# gracias a



## famores

por favor, tengo problemas con la palabra gracias para decir: "gracias a su variada geografía". No sé si sería graças à sua o graças a sua..... Me confundo con el uso del a sua, o seu, etc.


----------



## XiaoRoel

Em português: *graças à sua variegada geografia*. Também podes usar _*por causa de*_ ou* devido a*, no lugar de *graças a*.


----------



## famores

muchas gracias, ahora tengo problemas con el plural de hábil.


----------



## XiaoRoel

Es un poco raro para un español: *hábeis*.


----------



## famores

gracias, soy ecuatoriano escribiendo sobre mi país en portugués y es complicado porque a veces te pierdes entre los dos idiomas.


----------



## Carfer

famores said:


> gracias, soy ecuatoriano escribiendo sobre mi país en portugués y es complicado porque a veces te pierdes entre los dos idiomas.


 
Mas pode dizer '_graças a_', que é uma expressão absolutamente portuguesa. '_Graças a_' não é de forma alguma contaminação do espanhol, apesar de o parecer. Isto, claro, sem prejuízo de que o Xiao tem toda a razão no que diz.


----------



## WhoSoyEu

Seu, seus = masculino para su, sus
Sua, suas = femenino para su, sus.


----------



## WhoSoyEu

"À" es la contracción de a+a que corresponde en español a "a la".
El masculino no se contrae, y se escribe "ao".


----------



## vf2000

famores said:


> por favor, tengo problemas con la palabra gracias para decir: "gracias a su variada geografía". No sé si sería graças à sua o graças a sua..... Me confundo con el uso del a sua, o seu, etc.
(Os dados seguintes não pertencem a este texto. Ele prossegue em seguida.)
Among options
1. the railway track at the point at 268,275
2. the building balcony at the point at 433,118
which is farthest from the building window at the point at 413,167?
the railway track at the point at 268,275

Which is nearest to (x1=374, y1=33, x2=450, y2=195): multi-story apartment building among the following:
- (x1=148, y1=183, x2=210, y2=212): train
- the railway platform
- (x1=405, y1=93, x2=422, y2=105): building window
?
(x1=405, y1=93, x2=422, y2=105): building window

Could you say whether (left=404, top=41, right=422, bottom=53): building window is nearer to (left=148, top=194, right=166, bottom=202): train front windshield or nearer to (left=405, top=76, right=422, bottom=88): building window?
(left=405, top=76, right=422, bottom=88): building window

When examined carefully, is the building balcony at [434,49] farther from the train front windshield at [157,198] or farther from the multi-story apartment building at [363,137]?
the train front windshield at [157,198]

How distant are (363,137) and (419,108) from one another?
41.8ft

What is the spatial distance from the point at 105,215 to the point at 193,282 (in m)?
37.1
Graças à sua variada geografia. 
O uso da crase neste caso é facultativo, pois pode-se utilizar "*a* sua" ou simplesmente "sua".


----------



## XiaoRoel

> O uso da crase neste caso é facultativo, pois pode-se utilizar "*a* sua" ou simplesmente "sua".


Não, é de obriga a construção _graças a_ (prep.) + _a/o_ (art.), que se tem que escrever *graças à/ao.*


----------



## anaczz

Não é obrigatória a construção com o artigo.

No Brasil é frequente a omissão do artigo em:
Salvou-se da falência graças a seu pai.
Salvou-se da falência graças a sua mãe.

Mas usa-se também: 
Salvou-se da falência graças ao seu pai.
Salvou-se da falência graças à sua mãe.

Graças a Deus, estou bem de saúde.
Graças ao bom Deus, estou bem de saúde.

Graças a projetos inovadores como esse, teremos um futuro brilhante.


----------



## XiaoRoel

No de *graças a deus*, coincidimos: não faz falha o artigo. 
Nas variedades galega e portuguesa do N. o posesivo sem artigo só tem uso nos vocativos do tipo, _meu pai, miha mãe, meu irmão, meu amigo, meu sócio,_ etc. 
N.B.: a minúscula en _deus_ não é gralha.


----------



## WhoSoyEu

XiaoRoel said:


> Não, é de obriga a construção _graças a_ (prep.) + _a/o_ (art.), que se tem que escrever *graças à/ao.*


Estou de acordo com o Xiao. Neste caso, a crase é obrigatória: "graças à sua variada...".


----------



## Tomby

XiaoRoel said:


> N.B.: a minúscula en _deus_ não é gralha.


Saberia dizer porquê? 
Faz tempo li "Anarquistas, graças a Deus" o primeiro livro da Zélia Gattai, esposa de Jorge Amado. 
Cumprimentos!


----------



## vf2000

XiaoRoel said:


> Não, é de obriga a construção _graças a_ (prep.) + _a/o_ (art.), que se tem que escrever *graças à/ao.*



Tenho certeza absoluta de que o uso nesses casos é facultativo. Não por causa da preposição, mas por causa do artigo. Antes de pronome (seu/sua, meu/minha, etc...) não precisa artigo, pode confiar.

Procurem no google "uso da crase facultativo" e confirmem em qualquer site confiável.

AXÉ.


----------